According to the Mosintiwu Institute, a civil peace organization in Poso and the surrounding area, the MIT carried out at least four sadistic murders in the region from January to November this year. The victims were Muslims, Christians and Hindus. All of them were farmers.
The latest atrocity by the MIT group which, according to police, is led by Ali Ahmad alias Ali Kalora, took place on November 27. The group set fire to seven homes—one of which was usually used as a house of worship for the Salvation Army Church. Four people died in the violence.
The MIT has reportedly carried out guerrilla activities in the last eight years in the jungles and villages of Poso, Parigi Moutong and Sigi Regencies, all of which border each other. Bloody conflicts between different religious communities afflicted the region, particularly Poso and Sigi, between 1998 and 2001. Local people immediately linked the November 27 attacks by the MIT with this dark history. However, according to research carried out by the Mosintiwu Institute, the crimes by this group appeared not to be targeted against a particular religious community.
The continued existence of the MIT for so many years in the region is surprising because since 2016, the government has deployed troops from the Indonesian Military (TNI) together with police officers in the Tinombala task force, which comprises around 3,000 personnel from the Police Mobile Brigade, the Army Strategic Reserves Command, Marines, Raiders and Special Forces Command.
The Tinombala task force shot dead Santoso, the MIT leader before Ali Kalora, in 2016. The security forces claimed that after the death of Santoso, membership of MIT declined. Despite this, Operation Tinombala was extended. According to the Mosintiwu Institute, local people have often fallen victim to stray bullets from the security forces. At least three farmers have died this way in 2020.

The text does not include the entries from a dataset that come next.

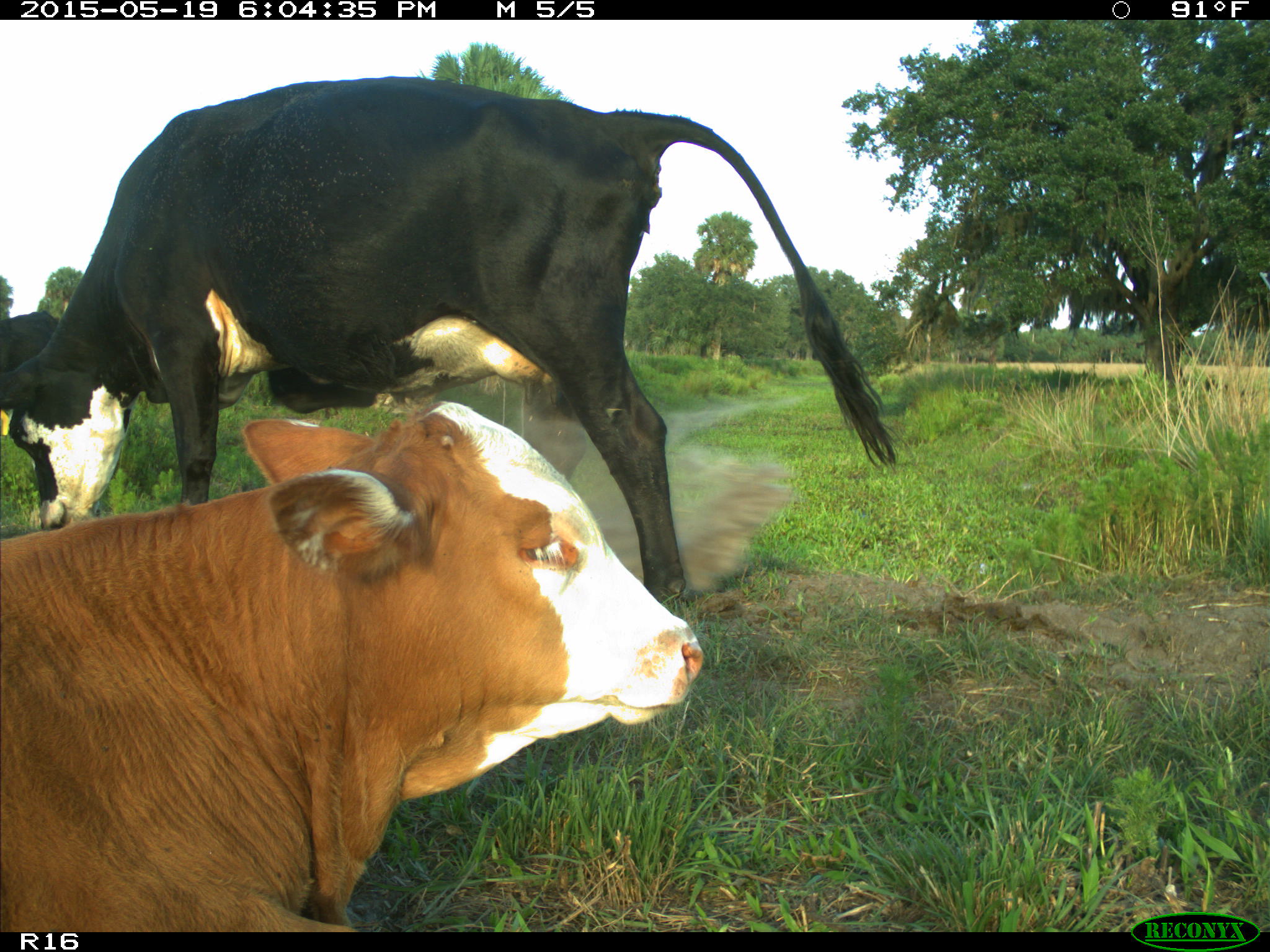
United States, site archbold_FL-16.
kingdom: Animalia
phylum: Chordata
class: Mammalia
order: Artiodactyla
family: Bovidae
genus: Bos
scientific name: Bos taurus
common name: domestic cow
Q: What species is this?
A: Bos taurus (domestic cow).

Local people are trapped. They are afraid of being labeled police informers by the MIT group. At the same time, they are frightened of being accused by the security forces of being members of the MIT. As a result, they have left their homes and the land that they cultivate. They are the main victims of the MIT group’s crimes, which have been accompanied by the large-scale deployment of security forces.
The government should reevaluate the deployment of troops to South Sulawesi, especially after their failure to protect local people who have been repeatedly attacked by the MIT group this year. The increase in the number of soldiers deployed to the region should not be continued.
The military should not yet be involved in responding to this terrorism. The Indonesian Military Law allows for military operations other than war, which can be interpreted as including anti-terror actions, but this type of operation must obtain the approval of the House of Representatives (DPR). The Anti-terror Law also allows for the involvement of the military in the war on terrorism, but the draft presidential regulation to implement this is still being deliberated by the DPR.
As a result, the military can only operate under the command of the police. And the presence of troops cannot be permanent—as is the case with Operation Tinombala—but should depend on the situation on the ground. This means the deployment of soldiers can only go ahead if there is the possibility that the police are unable to deal with the problem.
The series of attacks on farmers in Sigi by the MIT group cannot yet be categorized this way. Therefore, the police should try harder to arrest the people responsible for the killings.